Nel processo parlamentare è stata apertamente rinfacciata al nuovo presidente del consiglio la sua provenienza extraparlamentare. Si sono visti pezzi da novanta che siedono nei Palazzi da quando avevano i calzoncini corti e i calzini arrotolati alle caviglie, esprimere disgusto per le mani in tasca che il neopresidente si consentiva mentre esponeva le proprie intenzioni  programmatiche. Soprattutto si è compreso che nel corpaccio del Pd è tutt’altro che digerita l’affermazione di Renzi nelle primarie di partito e, invece, si è già prontissimi a sottrargli la segreteria per riequilibrare ciò che è apparso, sinora, veramente rottamato: il presunto primato antropologico di una classe politicante che viene da lontano, pensava di restare in cima ai pensieri del «popolo» chissà sino a quando  e che, invece, col governo Leopolda, è il primo soggetto a dover cambiare verso radicalmente. L’assurdo è che l’ircocervo piddino si candida unito nella lotta ad una tale umiliante sopravvivenza adducendo che solo uno stato di necessità ha reso il governo appena votato come l’ultima trincea per evitare qualsiasi mutamento ideale e comportamentale.

Gli stessi giornali che hanno visto in Renzi l’uomo della provvidenza senza pudore verso un passato che non andrebbe mai dimenticato, ora cincischiano nel giudicare Renzi un giovanotto di buona volontà, ottimo comunicatore, politicamente acerbo e, dunque, immaturamente esposto ai mutevoli umori di corporazioni che improvvisamente si rendono conto che lo Stato è qualcosa di più impegnativo dei loro contraddittori desideri e nessun mago Merlino può liberarlo dall’enorme dissesto in cui ora esso si trova per eccesso di ideologismo ottocentesco e per una burocratizzazione estrema da socialismo realizzato.

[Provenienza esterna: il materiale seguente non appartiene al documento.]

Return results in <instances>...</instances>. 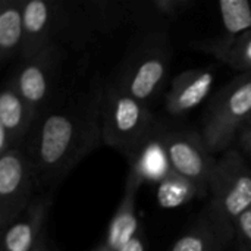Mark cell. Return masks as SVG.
Wrapping results in <instances>:
<instances>
[{
  "label": "cell",
  "instance_id": "6da1fadb",
  "mask_svg": "<svg viewBox=\"0 0 251 251\" xmlns=\"http://www.w3.org/2000/svg\"><path fill=\"white\" fill-rule=\"evenodd\" d=\"M100 94V81L81 91L59 93L35 121L24 147L35 175L37 194L54 193L66 175L103 143Z\"/></svg>",
  "mask_w": 251,
  "mask_h": 251
},
{
  "label": "cell",
  "instance_id": "7a4b0ae2",
  "mask_svg": "<svg viewBox=\"0 0 251 251\" xmlns=\"http://www.w3.org/2000/svg\"><path fill=\"white\" fill-rule=\"evenodd\" d=\"M100 124L103 144L121 153L128 162L157 125L149 104L128 94L115 79L101 82Z\"/></svg>",
  "mask_w": 251,
  "mask_h": 251
},
{
  "label": "cell",
  "instance_id": "3957f363",
  "mask_svg": "<svg viewBox=\"0 0 251 251\" xmlns=\"http://www.w3.org/2000/svg\"><path fill=\"white\" fill-rule=\"evenodd\" d=\"M128 47L113 78L122 90L149 104L165 87L172 47L166 29H144Z\"/></svg>",
  "mask_w": 251,
  "mask_h": 251
},
{
  "label": "cell",
  "instance_id": "277c9868",
  "mask_svg": "<svg viewBox=\"0 0 251 251\" xmlns=\"http://www.w3.org/2000/svg\"><path fill=\"white\" fill-rule=\"evenodd\" d=\"M212 196L206 213L229 246L238 219L251 210V165L240 150H226L216 163L209 184Z\"/></svg>",
  "mask_w": 251,
  "mask_h": 251
},
{
  "label": "cell",
  "instance_id": "5b68a950",
  "mask_svg": "<svg viewBox=\"0 0 251 251\" xmlns=\"http://www.w3.org/2000/svg\"><path fill=\"white\" fill-rule=\"evenodd\" d=\"M251 119V72L238 74L209 101L201 137L213 154L225 153Z\"/></svg>",
  "mask_w": 251,
  "mask_h": 251
},
{
  "label": "cell",
  "instance_id": "8992f818",
  "mask_svg": "<svg viewBox=\"0 0 251 251\" xmlns=\"http://www.w3.org/2000/svg\"><path fill=\"white\" fill-rule=\"evenodd\" d=\"M66 59V50L60 44H50L37 54L18 60L9 78L21 97L35 113L37 119L57 97L59 79Z\"/></svg>",
  "mask_w": 251,
  "mask_h": 251
},
{
  "label": "cell",
  "instance_id": "52a82bcc",
  "mask_svg": "<svg viewBox=\"0 0 251 251\" xmlns=\"http://www.w3.org/2000/svg\"><path fill=\"white\" fill-rule=\"evenodd\" d=\"M37 196V182L25 147L0 156V228L4 232Z\"/></svg>",
  "mask_w": 251,
  "mask_h": 251
},
{
  "label": "cell",
  "instance_id": "ba28073f",
  "mask_svg": "<svg viewBox=\"0 0 251 251\" xmlns=\"http://www.w3.org/2000/svg\"><path fill=\"white\" fill-rule=\"evenodd\" d=\"M163 143L172 171L209 193L218 159L206 146L201 132L193 129L166 131Z\"/></svg>",
  "mask_w": 251,
  "mask_h": 251
},
{
  "label": "cell",
  "instance_id": "9c48e42d",
  "mask_svg": "<svg viewBox=\"0 0 251 251\" xmlns=\"http://www.w3.org/2000/svg\"><path fill=\"white\" fill-rule=\"evenodd\" d=\"M65 25V1L28 0L24 3L25 41L21 59L31 57L50 44H60ZM19 59V60H21Z\"/></svg>",
  "mask_w": 251,
  "mask_h": 251
},
{
  "label": "cell",
  "instance_id": "30bf717a",
  "mask_svg": "<svg viewBox=\"0 0 251 251\" xmlns=\"http://www.w3.org/2000/svg\"><path fill=\"white\" fill-rule=\"evenodd\" d=\"M37 121L35 113L7 81L0 93V156L25 141Z\"/></svg>",
  "mask_w": 251,
  "mask_h": 251
},
{
  "label": "cell",
  "instance_id": "8fae6325",
  "mask_svg": "<svg viewBox=\"0 0 251 251\" xmlns=\"http://www.w3.org/2000/svg\"><path fill=\"white\" fill-rule=\"evenodd\" d=\"M54 193L37 194L22 215L3 232L1 251H34L46 232Z\"/></svg>",
  "mask_w": 251,
  "mask_h": 251
},
{
  "label": "cell",
  "instance_id": "7c38bea8",
  "mask_svg": "<svg viewBox=\"0 0 251 251\" xmlns=\"http://www.w3.org/2000/svg\"><path fill=\"white\" fill-rule=\"evenodd\" d=\"M215 82V69L212 66L196 68L181 72L171 82L166 93V110L171 116H184L210 94Z\"/></svg>",
  "mask_w": 251,
  "mask_h": 251
},
{
  "label": "cell",
  "instance_id": "4fadbf2b",
  "mask_svg": "<svg viewBox=\"0 0 251 251\" xmlns=\"http://www.w3.org/2000/svg\"><path fill=\"white\" fill-rule=\"evenodd\" d=\"M141 184L143 181L135 174L128 172L124 197L107 226L103 241L94 251H119L141 231L135 207Z\"/></svg>",
  "mask_w": 251,
  "mask_h": 251
},
{
  "label": "cell",
  "instance_id": "5bb4252c",
  "mask_svg": "<svg viewBox=\"0 0 251 251\" xmlns=\"http://www.w3.org/2000/svg\"><path fill=\"white\" fill-rule=\"evenodd\" d=\"M165 132V129L156 125L134 159L129 162V172L135 174L143 182L159 184L172 172L163 143Z\"/></svg>",
  "mask_w": 251,
  "mask_h": 251
},
{
  "label": "cell",
  "instance_id": "9a60e30c",
  "mask_svg": "<svg viewBox=\"0 0 251 251\" xmlns=\"http://www.w3.org/2000/svg\"><path fill=\"white\" fill-rule=\"evenodd\" d=\"M24 0H3L0 4V63L7 65L21 59L25 26Z\"/></svg>",
  "mask_w": 251,
  "mask_h": 251
},
{
  "label": "cell",
  "instance_id": "2e32d148",
  "mask_svg": "<svg viewBox=\"0 0 251 251\" xmlns=\"http://www.w3.org/2000/svg\"><path fill=\"white\" fill-rule=\"evenodd\" d=\"M194 6L191 0H138L131 1V24L144 29H165V26L187 13Z\"/></svg>",
  "mask_w": 251,
  "mask_h": 251
},
{
  "label": "cell",
  "instance_id": "e0dca14e",
  "mask_svg": "<svg viewBox=\"0 0 251 251\" xmlns=\"http://www.w3.org/2000/svg\"><path fill=\"white\" fill-rule=\"evenodd\" d=\"M81 6L93 35H107L131 24L129 0H90L81 1Z\"/></svg>",
  "mask_w": 251,
  "mask_h": 251
},
{
  "label": "cell",
  "instance_id": "ac0fdd59",
  "mask_svg": "<svg viewBox=\"0 0 251 251\" xmlns=\"http://www.w3.org/2000/svg\"><path fill=\"white\" fill-rule=\"evenodd\" d=\"M199 50L213 54L218 60L226 63L240 74L251 72V31L234 38L221 37L218 40L196 43Z\"/></svg>",
  "mask_w": 251,
  "mask_h": 251
},
{
  "label": "cell",
  "instance_id": "d6986e66",
  "mask_svg": "<svg viewBox=\"0 0 251 251\" xmlns=\"http://www.w3.org/2000/svg\"><path fill=\"white\" fill-rule=\"evenodd\" d=\"M228 246L221 237L210 216L204 213L182 234L168 251H222Z\"/></svg>",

Adesso ci si accorge che, almeno da un anno a questa parte, si è continuato ad errare ritenendosi invece su una “linea giusta”; e se ne attribuisce la colpa ad un ragazzotto ambizioso che, invero, da anni andava dicendo che la linea del Pd era tutta storta, ingiusta, meritevole di rottamazione. Adesso lo si vota perché non vi sono altre alternative; e tuttavia si rimprovera a Renzi d’essere un uomo solo che, senza di loro, non ha futuro. Ma loro, i tanti che vantano di comporre la maggiore adunanza di popolo che esisterebbe in Italia, non hanno dato a Renzi una fiducia assoluta, bensì soltanto temporanea, transitoria, non indicando neppure i contorni eterei di una eventuale alternativa. È in quel vaso di creta, colmo di serpenti velenosi chiamato Pd, che occorre, invece, cercare di vedere se esista ancora qualcosa di serio: anche a costo di farlo implodere  e di smettere di considerare la politica italiana come cosa propria.